Örnek 3: Onaysız Ama İşlem Görmüş Kayıtlar
ERP sisteminde bazı işlemlerin onay akışı
tamamlanmadan ilerlemesi mümkündür. Örneğin, onaylanmamış bir satın alma
siparişi için sevkiyat yapılması ya da sistemsel kısıt eksikliğinden dolayı
stok girişinin tamamlanması gibi durumlar kontrol dışı işlem riskini artırır.
Kontrol Raporu:
Onay süreci tamamlanmamış ancak işlem
görmüş kayıtlar (örneğin sipariş, stok hareketi, ödeme talebi).
.
Sonuç: ERP ve İç Kontrol El Ele Gitmeli
Bir ERP sisteminin güçlü olması, yalnızca
modül çeşitliliğiyle değil, bu modüllerin ne kadar kontrol edilebilir, izlenebilir
ve denetlenebilir olduğu ile ölçülür. İç kontrol sisteminin ERP yapısına
entegre edilmediği durumlarda:
Ø ERP
sisteminde güvenli olmayan işlemler yapılabilir,
Ø Yetkisiz
kişiler önemli kararlar alabilir,
Ø Hatalar
ve suistimaller fark edilmeden büyüyebilir,
Ø Denetim
faaliyetleri yüzeyde kalır, kurum kültürü zarar görür.
İyi haber şu:
Doğru planlama,
kontrol odaklı süreç tasarımı ve teknik uzmanlık sayesinde ERP
sisteminiz, sadece bir operasyonel araç olmaktan çıkarak güçlü bir iç kontrol
ve kurumsal yönetim altyapısına dönüşebilir.

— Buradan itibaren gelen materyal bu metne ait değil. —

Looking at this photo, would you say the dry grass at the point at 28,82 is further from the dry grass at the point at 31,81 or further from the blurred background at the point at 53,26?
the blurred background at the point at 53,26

Bu da size yalnızca verimlilik
değil, aynı zamanda kurumsal güvenlik ve sürdürülebilirlik
sağlar.
Unutmamak gerekir ki ERP sistemleri
yalnızca teknolojik bir altyapı değildir; aynı zamanda şirketin iş yapış
biçimini, kontrol anlayışını ve kültürel yapısını etkileyen stratejik bir
dönüşüm aracıdır. Bu dönüşümün kalıcı ve sağlıklı olabilmesi için yalnızca
sistemin kurulması değil, süreçlerin nasıl kurgulandığı ve kontrol
mekanizmalarının ne kadar güçlü olduğu belirleyicidir.
Bu nedenle ERP projelerinde yalnızca
yazılım odaklı ilerlemek yerine, süreç yönetimi, iç kontrol ve denetim
bakış açısını bir araya getirebilen uzman kişilerden destek alınması kritik
öneme sahiptir. Böylece sistem yalnızca işler hale gelmez; aynı zamanda
hatalara kapalı, denetlenebilir ve sürdürülebilir bir yapıya kavuşur.